● Task prompt
Track down each line below containing the string "Fisika" and copy it.

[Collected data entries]

# # #

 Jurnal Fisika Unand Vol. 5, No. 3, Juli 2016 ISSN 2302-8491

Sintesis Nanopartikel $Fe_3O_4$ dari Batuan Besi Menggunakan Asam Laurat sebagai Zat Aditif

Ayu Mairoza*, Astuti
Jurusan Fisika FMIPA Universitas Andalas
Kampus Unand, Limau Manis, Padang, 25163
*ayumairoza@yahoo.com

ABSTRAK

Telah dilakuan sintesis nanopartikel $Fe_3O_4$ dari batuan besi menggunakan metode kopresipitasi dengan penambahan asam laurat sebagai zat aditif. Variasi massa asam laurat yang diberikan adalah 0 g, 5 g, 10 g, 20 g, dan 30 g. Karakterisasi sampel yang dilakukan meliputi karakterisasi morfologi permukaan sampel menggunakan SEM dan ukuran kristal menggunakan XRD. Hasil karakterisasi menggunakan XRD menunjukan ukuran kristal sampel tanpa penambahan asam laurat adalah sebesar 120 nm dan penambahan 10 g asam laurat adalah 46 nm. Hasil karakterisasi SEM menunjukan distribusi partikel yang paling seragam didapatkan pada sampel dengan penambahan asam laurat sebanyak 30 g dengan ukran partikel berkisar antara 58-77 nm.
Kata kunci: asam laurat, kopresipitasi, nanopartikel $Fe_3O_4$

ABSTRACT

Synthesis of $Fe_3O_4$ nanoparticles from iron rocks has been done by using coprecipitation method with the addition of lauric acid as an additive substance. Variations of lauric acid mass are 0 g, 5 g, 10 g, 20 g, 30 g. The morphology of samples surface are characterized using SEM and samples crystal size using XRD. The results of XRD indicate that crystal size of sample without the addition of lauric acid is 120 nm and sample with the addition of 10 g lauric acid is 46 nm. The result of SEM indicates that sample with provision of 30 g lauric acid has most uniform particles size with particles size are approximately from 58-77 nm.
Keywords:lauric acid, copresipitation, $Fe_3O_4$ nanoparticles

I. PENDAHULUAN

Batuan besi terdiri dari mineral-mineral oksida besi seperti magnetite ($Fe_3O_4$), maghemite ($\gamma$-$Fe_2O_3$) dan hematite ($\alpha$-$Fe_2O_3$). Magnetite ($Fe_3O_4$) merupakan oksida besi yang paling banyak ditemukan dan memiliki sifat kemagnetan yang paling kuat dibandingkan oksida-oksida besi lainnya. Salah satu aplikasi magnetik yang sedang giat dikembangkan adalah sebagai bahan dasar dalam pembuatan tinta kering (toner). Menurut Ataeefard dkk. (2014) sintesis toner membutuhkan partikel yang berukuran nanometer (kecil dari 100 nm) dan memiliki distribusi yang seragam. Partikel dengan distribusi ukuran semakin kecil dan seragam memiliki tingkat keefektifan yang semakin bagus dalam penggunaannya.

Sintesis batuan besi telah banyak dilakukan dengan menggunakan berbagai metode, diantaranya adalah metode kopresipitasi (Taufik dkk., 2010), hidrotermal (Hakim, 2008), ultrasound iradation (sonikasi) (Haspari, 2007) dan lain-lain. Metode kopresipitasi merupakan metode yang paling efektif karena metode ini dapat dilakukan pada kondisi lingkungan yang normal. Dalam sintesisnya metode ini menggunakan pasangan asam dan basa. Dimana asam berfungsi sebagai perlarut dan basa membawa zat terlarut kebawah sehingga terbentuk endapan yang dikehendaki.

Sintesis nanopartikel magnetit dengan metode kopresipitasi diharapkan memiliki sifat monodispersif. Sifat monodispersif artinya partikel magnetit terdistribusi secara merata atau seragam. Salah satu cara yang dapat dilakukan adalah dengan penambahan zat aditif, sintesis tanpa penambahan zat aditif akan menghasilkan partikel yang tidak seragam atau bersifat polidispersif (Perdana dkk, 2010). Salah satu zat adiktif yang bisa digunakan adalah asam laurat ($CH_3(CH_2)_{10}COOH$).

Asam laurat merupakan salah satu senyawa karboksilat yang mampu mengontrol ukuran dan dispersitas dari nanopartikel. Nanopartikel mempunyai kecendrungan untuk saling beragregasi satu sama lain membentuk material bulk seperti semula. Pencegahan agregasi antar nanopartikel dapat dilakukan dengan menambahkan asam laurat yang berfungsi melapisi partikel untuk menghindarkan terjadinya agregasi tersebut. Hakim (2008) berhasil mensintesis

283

# # #

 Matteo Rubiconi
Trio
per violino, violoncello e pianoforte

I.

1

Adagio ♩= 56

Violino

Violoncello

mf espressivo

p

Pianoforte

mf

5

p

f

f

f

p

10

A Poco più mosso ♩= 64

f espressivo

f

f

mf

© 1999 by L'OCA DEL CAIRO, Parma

# # #

● Expected answer
 Jurnal Fisika Unand Vol. 5, No. 3, Juli 2016 ISSN 2302-8491
Jurusan Fisika FMIPA Universitas Andalas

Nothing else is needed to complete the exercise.